▶ Texte source

================================

Covered In Blood – Arch Enemy

La première réflexion qui me soit venue en tête en apprenant l’existence de cette compilation Covered In Blood fur un simple mot : “Pourquoi ?”. Bien avant de m’informer sur son contenu et sa qualité, je me suis demandé ce qui pouvait pousser un groupe aussi en vogue qu’Arch Enemy à publier un album de reprises. Non pas que le fait de faire des reprises soit une mauvaise chose, en tout cas bien moins qu’à Hollywood… Mais quelle est l’intention derrière le fait d’en faire un album ? Dans le meilleur des cas, quelques covers en guise de bonus track sur des éditions japonaises, ou pour en faire des singles en vue de promouvoir un EP ou un best-of, ça peut facilement se comprendre. Après tout, certains artistes ont fait des reprises un exercice de style qui, parfois, leur conviendrait presque mieux que leurs créations originales – Disturbed et Marilyn Manson, par exemple. Dans le cas d’Arch Enemy, j’avoue être resté perplexe. Le groupe reste sur deux albums relativement récents, plutôt bien reçus par les fans, et tout semble aller pour le mieux depuis l’arrivée de la flamboyante Alissa White-Gluz. Alors, pourquoi ?

N’étant pas un inconditionnel de l’actualité du groupe suédois, j’appris par le communiqué de presse la raison d’être de cette compilation. Plutôt qu’un réel album avec des covers récentes, il s’agit bien d’une compilation des nombreux titres repris par le groupe depuis ses débuts en 1995. L’occasion donc de retrouver quelques morceaux interprétés par les vocalistes précédents, à savoir Johan Liiva et évidemment Angela Gossow. Au total, on se retrouve avec 24 titres, allant de classiques du heavy metal à des reprises plus obscures de groupes punk suédois dont Michael Amott et ses comparses sont de grands fans.

================================

▶ Extraits de données
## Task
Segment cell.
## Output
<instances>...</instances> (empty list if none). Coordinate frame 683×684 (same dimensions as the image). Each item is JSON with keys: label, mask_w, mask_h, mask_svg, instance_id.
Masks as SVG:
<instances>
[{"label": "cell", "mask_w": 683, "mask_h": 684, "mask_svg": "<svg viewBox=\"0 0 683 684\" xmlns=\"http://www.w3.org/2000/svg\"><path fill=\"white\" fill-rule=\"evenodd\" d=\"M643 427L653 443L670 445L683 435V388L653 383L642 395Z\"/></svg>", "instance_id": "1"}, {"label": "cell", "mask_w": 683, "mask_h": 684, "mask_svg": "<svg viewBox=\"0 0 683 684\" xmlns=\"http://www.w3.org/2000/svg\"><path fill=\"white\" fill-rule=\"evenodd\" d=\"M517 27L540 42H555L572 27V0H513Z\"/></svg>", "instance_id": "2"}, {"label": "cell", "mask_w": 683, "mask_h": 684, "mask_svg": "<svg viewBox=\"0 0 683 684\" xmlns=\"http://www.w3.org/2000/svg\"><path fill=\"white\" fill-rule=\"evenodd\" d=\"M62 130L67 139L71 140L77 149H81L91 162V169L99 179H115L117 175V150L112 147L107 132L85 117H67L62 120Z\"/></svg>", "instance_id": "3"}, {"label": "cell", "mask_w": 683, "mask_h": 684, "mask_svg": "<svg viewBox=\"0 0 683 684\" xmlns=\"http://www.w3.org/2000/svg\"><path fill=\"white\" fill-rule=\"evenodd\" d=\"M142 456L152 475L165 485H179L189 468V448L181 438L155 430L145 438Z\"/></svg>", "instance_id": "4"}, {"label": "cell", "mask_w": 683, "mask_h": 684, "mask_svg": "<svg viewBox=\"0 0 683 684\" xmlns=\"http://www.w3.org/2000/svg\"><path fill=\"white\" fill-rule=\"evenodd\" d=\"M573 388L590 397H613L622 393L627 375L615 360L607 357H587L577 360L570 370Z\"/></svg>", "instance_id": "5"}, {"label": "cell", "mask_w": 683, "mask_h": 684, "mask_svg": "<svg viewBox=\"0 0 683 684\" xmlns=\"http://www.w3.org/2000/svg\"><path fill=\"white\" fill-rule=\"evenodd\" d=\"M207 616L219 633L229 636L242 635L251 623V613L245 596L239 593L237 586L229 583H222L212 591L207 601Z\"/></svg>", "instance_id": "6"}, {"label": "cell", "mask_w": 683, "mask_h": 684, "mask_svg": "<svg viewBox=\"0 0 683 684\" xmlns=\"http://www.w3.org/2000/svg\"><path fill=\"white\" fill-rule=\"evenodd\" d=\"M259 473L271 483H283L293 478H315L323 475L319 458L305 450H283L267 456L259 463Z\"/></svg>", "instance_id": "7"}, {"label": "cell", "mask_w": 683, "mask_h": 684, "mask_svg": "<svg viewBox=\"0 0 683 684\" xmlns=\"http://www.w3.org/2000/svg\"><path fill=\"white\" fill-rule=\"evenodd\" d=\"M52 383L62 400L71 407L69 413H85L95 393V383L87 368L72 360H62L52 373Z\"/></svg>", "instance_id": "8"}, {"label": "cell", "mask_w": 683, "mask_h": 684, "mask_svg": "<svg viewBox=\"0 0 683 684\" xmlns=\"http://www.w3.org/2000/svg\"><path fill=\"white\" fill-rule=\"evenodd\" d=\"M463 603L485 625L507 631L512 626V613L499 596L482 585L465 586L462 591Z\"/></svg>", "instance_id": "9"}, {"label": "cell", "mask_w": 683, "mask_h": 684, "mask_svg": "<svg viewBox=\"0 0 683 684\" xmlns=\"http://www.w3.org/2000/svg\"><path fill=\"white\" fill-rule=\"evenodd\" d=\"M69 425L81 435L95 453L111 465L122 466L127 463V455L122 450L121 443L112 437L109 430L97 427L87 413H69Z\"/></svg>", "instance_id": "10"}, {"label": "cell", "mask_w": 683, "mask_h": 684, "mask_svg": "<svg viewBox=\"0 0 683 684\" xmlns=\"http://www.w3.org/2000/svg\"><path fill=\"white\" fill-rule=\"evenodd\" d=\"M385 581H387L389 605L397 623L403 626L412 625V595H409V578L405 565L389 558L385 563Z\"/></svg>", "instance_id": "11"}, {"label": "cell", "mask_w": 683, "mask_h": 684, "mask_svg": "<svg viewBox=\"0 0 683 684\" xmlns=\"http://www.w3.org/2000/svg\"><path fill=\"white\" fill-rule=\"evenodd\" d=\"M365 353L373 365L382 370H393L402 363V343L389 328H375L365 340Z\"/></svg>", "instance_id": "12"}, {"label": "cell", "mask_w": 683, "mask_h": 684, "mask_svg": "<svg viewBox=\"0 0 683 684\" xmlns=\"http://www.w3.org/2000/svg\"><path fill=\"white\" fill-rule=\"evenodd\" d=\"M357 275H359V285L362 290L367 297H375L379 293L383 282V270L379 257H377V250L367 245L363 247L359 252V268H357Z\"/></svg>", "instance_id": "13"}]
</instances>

================================

▶ Objectif
Résumez en deux phrases la critique de la compilation Covered In Blood.

▶ Résultat attendu
La critique s'interroge d'abord sur les raisons qui poussent Arch Enemy, groupe en vogue dont les deux albums relativement récents ont été plutôt bien reçus par les fans, à publier un album de reprises. Le communiqué de presse révèle qu'il s'agit en fait d'une compilation de 24 titres repris par le groupe suédois depuis ses débuts en 1995, dont certains interprétés par Johan Liiva et Angela Gossow, allant de classiques du heavy metal à des reprises plus obscures de groupes punk suédois.